Botryococcus produces high amounts of oil, which often make the colonies colored yellowish to reddish. When seen with a microscope, colonies release oil under the pressure of a cover slip. Because of its high amounts of oil, Botryococcus is of interest to the field of biotechnology, as it is a promising source of biofuel.

In addition to its current biosynthetic capabilities, fossils of the genus are known since Precambrian times, and form the single largest biological contributor to crude oil, and are a major component of oil shales.

==Taxonomy==
The genus and its holotype were described in 1849 by Friedrich Traugott Kützing.

==Description==
Botryococcus consists of irregularly shaped colonies of cells; in some species or when old, the colonies may
be composed of subcolonies connected by gelatinous strands. Cells are 6-20 μm long and 2.5-8 μ wide, elongate, obovoid and narrower near the center of the colonies, ovoid, or spherical, and arranged around the periphery of the colony in one layer. They are partially or wholly submerged in a gelatinous matrix, or may be attached to the gelatinous matrix at the base. The matrix is often impregnated with oil that gives the colony a yellowish, brownish or reddish color. Cells are uninucleate (with one nucleus) and contain a single parietal, cup-shaped chloroplast with one pyrenoid (but the pyrenoid may not be visible due to oil droplets crowding the protoplast).
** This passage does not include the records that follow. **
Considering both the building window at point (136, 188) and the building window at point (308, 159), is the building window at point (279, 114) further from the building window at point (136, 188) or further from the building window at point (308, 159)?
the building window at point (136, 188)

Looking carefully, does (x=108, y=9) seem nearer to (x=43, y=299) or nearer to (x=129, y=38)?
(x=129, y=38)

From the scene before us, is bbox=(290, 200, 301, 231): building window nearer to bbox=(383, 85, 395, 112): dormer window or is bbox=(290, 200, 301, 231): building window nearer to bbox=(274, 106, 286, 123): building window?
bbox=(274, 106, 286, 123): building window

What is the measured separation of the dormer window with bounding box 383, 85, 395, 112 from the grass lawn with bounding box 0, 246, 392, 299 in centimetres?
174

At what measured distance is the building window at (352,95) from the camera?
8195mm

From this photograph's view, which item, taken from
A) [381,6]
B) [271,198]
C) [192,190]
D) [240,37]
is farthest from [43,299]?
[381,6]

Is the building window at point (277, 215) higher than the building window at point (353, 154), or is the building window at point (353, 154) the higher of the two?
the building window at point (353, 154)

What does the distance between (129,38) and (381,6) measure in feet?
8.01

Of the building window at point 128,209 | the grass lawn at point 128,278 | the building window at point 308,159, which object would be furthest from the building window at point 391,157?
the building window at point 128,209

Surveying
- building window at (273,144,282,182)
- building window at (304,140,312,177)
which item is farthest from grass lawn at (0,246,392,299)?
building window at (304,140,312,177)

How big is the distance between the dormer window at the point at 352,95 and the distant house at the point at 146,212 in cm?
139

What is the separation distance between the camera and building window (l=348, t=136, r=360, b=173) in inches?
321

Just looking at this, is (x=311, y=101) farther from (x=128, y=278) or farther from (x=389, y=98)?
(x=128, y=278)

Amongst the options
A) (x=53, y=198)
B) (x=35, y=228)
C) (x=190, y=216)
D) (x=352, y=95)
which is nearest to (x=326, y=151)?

Reproduction in Botryococcus occurs asexually by the formation of autospores. The protoplast divides into two, four, eight or 16 autospores, while the parent cell walls gelatinize. Sexual reproduction and zoospores have not been reported in this genus.

==Ecology==
The algae is frequently found in plankton in waters with differing characteristics and a wide geographic distribution. It is an important component of algal blooms and the discoloration of water.

==Species==
There are 13 accepted species in the genus.
- Botryococcus australis
- Botryococcus balkachicus
- Botryococcus braunii
- Botryococcus calcareus
- Botryococcus canadensis
- Botryococcus comperei
- Botryococcus fernandoi
- Botryococcus neglectus
- Botryococcus pila
- Botryococcus protuberans
- Botryococcus pusillus
- Botryococcus terribilis
- Botryococcus terricola

Species-level delimitation of Botryococcus remains difficult. Species are distinguished by morphological characters such as the cell size, shape, and characteristics of the mucilage. However, the morphological characters may overlap and it is sometimes not possible to assign a population to a species.